Unnamed: 0,CHR,RSID,bP,A1,A2,ref_eur_1000G,ref_afr_1000G,ref_sas_1000G,ref_eas_1000G,ref_nam_1000G,obs_afr_gnomad,obs_amr_gnomad,obs_oth_gnomad
0,1,rs2887286,1156131,C,T,0.173275,0.541663,0.531712,0.846223,0.7093,0.48861,0.525943,0.229705
1,1,rs41477744,2329564,A,G,0.001238,0.035714,0.0,0.0,0.0,0.045914,0.001179,0.008272
2,1,rs9661525,2952840,G,T,0.168316,0.120048,0.09918,0.393853,0.2442,0.135977,0.286052,0.155617
3,1,rs2817174,3044181,C,T,0.428213,0.959325,0.639072,0.570454,0.5,0.854879,0.48818,0.470425
4,1,rs12139206,3504073,T,C,0.204215,0.801565,0.393671,0.389881,0.3372,0.724178,0.295508,0.258748


* In the cell below, we specify the number of reference ancestries, $K$, (here we have 5) and optionally choose an initial iterate.
    * Choosing an initial iterate is optional, and so we leave this command commented out.
    * The default initial iterate is $\pi^{(0)}=\frac{1}{K}(1,\ldots,1)\in \mathbb{R}^{K}$.
    * The initial iterate must be a $K \times 1$ (column) or $1 \times K$ (row) vector (the HA script can handle either shape)

In [3]:
K=5 # User must specify number of ancestries!
pi_0 = [[0.3,0.1,0.2,0.1,0.3]] # You do not have to provide the initial iterate, but you may.
np.shape(pi_0)

(1, 5)

* In the cell below, we quickly check that we have specified a data matrix $D$ and total number of ancestries $K$ that match the number of SNPs we think we are working with as well as the correct reference ancestry number.

In [4]:
print('our problem includes', np.shape(D)[0], 'SNPs, and', K, 'reference ancestries.')

our problem includes 10000 SNPs, and 5 reference ancestries.


* Finally, in the cell below, we apply the HA function to the data $D$, with intial iterate $\pi^{(0)}$ (optional), and the number of ancestries, $K=5$. 
    * We can also provide different observation columns if we choose.
* The HA function will output an array containing the numerical solution, $\pi^{final}$, the number of SLSQP iterations taken to find the numerical solution, and the total runtime (in seconds) of SLSQP.

In [5]:
output_array = HA(D,K) # This line runs the HA function inside the HA_script using default initial iterate and default observed
# output_array = HA(D,K,obs=1) # This line runs the HA function inside the HA_script using default initial iterate and second observed
# output_array = HA(D,K,obs=3) # This line runs the HA function inside the HA_script using default initial iterate and third observed
# output_array = HA(D,K,pi_0) # This line runs the HA function inside the HA_script with a particular choice for initial iterate


print('numerical solution via SLSQP, pi_final = ',output_array[0])
print()
print('number of SLSQP iterations:',output_array[1])
print()
print('runtime:',output_array[2],'seconds')

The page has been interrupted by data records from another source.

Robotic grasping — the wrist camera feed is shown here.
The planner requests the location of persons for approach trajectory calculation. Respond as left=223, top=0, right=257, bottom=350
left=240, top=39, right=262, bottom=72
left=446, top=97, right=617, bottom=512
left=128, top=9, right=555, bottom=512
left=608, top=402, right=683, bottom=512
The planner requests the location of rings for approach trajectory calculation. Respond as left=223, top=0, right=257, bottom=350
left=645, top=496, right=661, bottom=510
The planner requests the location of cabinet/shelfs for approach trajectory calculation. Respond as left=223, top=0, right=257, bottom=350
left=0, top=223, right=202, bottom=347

numerical solution via SLSQP, pi_final =  [0.15767165 0.82505753 0.00328754 0.00767394 0.00630933]

number of SLSQP iterations: 11

runtime: 0.032493100000000004 seconds


### _Above we see a printout of the numerical solution, $\pi^{final}$, the number of SLSQP iterations, and the time in seconds of the run._

In detail...

* The numerical solution we have found is given by $$\pi^\text{final}\approx (0.158,0.825,0.003,0.008,0.006)$$

    * $\pi_1^\text{final}\approx 0.158$ denotes the proportion of European ancestries in the observed population
    * $\pi_2^\text{final}\approx 0.825$ denotes the proportion of African ancestries in the observed population
    * $\pi_3^\text{final}\approx 0.003$ denotes the proportion of South Asian ancestries in the observed population
    * $\pi_4^\text{final}\approx 0.008$ denotes the proportion of East Asian ancestries in the observed population
    * $\pi_5^\text{final}\approx 0.006$ denotes the proportion of Native American ancestries in the observed population
    * Recall that we chose the gnomAD African sample for our observed population in this example.
    
* SLSQP went through about 10 iterations to obtain this numerical solution

* The runtime of the script/computational process should be less than a tenth of a second!
    * I am witnessing run times closer to a hundredth of a second!